Les jeunes Européens, ainsi que les habitants non blancs et musulmans de l’Europe, ont de bonnes raisons de se sentir « sans voix » et privés de leurs droits, compte tenu de leur représentation limitée dans la politique de l’UE et de ses États membres.
Mais le problème semble différent pour les peuples d’Europe centrale et orientale. Plutôt que de traduire un sentiment de marginalisation, leur pro-européisme tiède d’aujourd’hui pourrait bien au contraire refléter une confiance en soi nouvellement acquise.
Ce ne serait pas une mauvaise chose du tout – si seulement cela ne coïncidait pas avec une xénophobie croissante, qui tend à rencontrer une opposition politique limitée dans ces pays.
Il vaut mieux commencer à s’attaquer aux angles morts dès maintenant.
Dans notre nouvelle étude annuelle sur le « sentiment européen », nous suggérons qu’il existe un fil conducteur commun entre ces trois « angles morts ». Ils pointent vers la même menace majeure pour le projet européen, à savoir la dérive émergente de l’UE vers une conception « ethnique » plutôt que « civique » de l’européanité.

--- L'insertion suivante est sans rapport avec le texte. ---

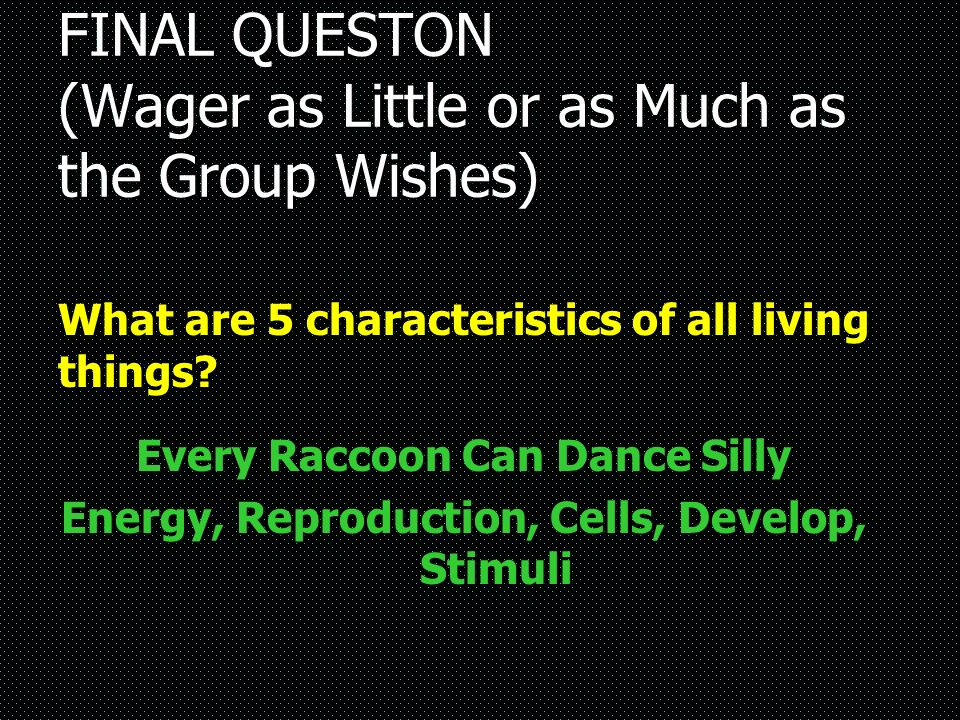 FINAL QUESTON
(Wager as Little or as Much as the Group Wishes)

What are 5 characteristics of all living things?

Every Raccoon Can Dance Silly

Energy, Reproduction, Cells, Develop, Stimuli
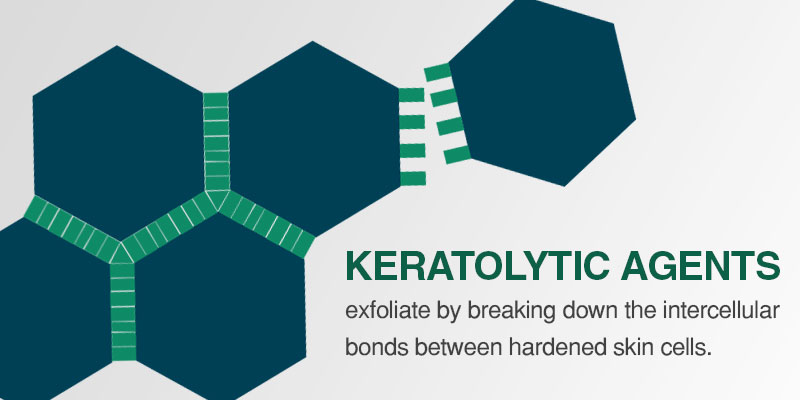 KERATOLYTIC AGENTS

exfoliate by breaking down the intercellular bonds between hardened skin cells.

Ainsi, le « manque de voix » des habitants non blancs et musulmans risque de marginaliser davantage les perspectives de ces groupes, permettant à la xénophobie de prospérer dans le langage, la politique et les perspectives de l’UE.
L’ethnocentrisme incontesté des gouvernements et des hommes politiques d’Europe centrale et orientale risque de normaliser davantage ces attitudes dans cette région et dans le reste de l’UE.
Et si les jeunes Européens grandissent dans une telle atmosphère étouffante, certains d’entre eux pourraient être éduqués dans une perspective xénophobe, tandis que d’autres pourraient rejeter l’UE qu’ils considéreraient comme représentant des valeurs qui ne sont pas les leurs.
C’est pourquoi nous appelons tous ceux qui veulent que l’Europe prospère à prendre trois types d’actions.
Premièrement, ils doivent insister auprès de l’UE, de ses États membres et de ses partis politiques pour qu’ils construisent – ou débouchent – les canaux de participation en Europe pour les différentes parties de sa population, permettant ainsi à l’UE de retrouver sa capacité à représenter ses citoyens constitutifs.
Deuxièmement, ils doivent faire pression sur les responsables politiques européens pour qu’ils résistent à la tentation électorale ou stratégique de jouer avec une conception « ethnique » de l’européanité, qui ne fait que légitimer davantage le langage et la politique xénophobes.
Troisièmement, ils doivent s’efforcer de donner un contenu à la conception « civique » de l’européanité si elle est censée offrir une alternative. Cela nécessite de montrer que l’UE peut être une force efficace dans les domaines de l’économie, de la sécurité, du changement climatique et – oui – de la migration également.
Bruxelles, qui se replie sur elle-même, ferait mieux de comprendre le message. Si nous reportons nos conclusions honnêtes aux prochaines élections de 2029, le drame européen pourrait bien entrer dans son dernier acte.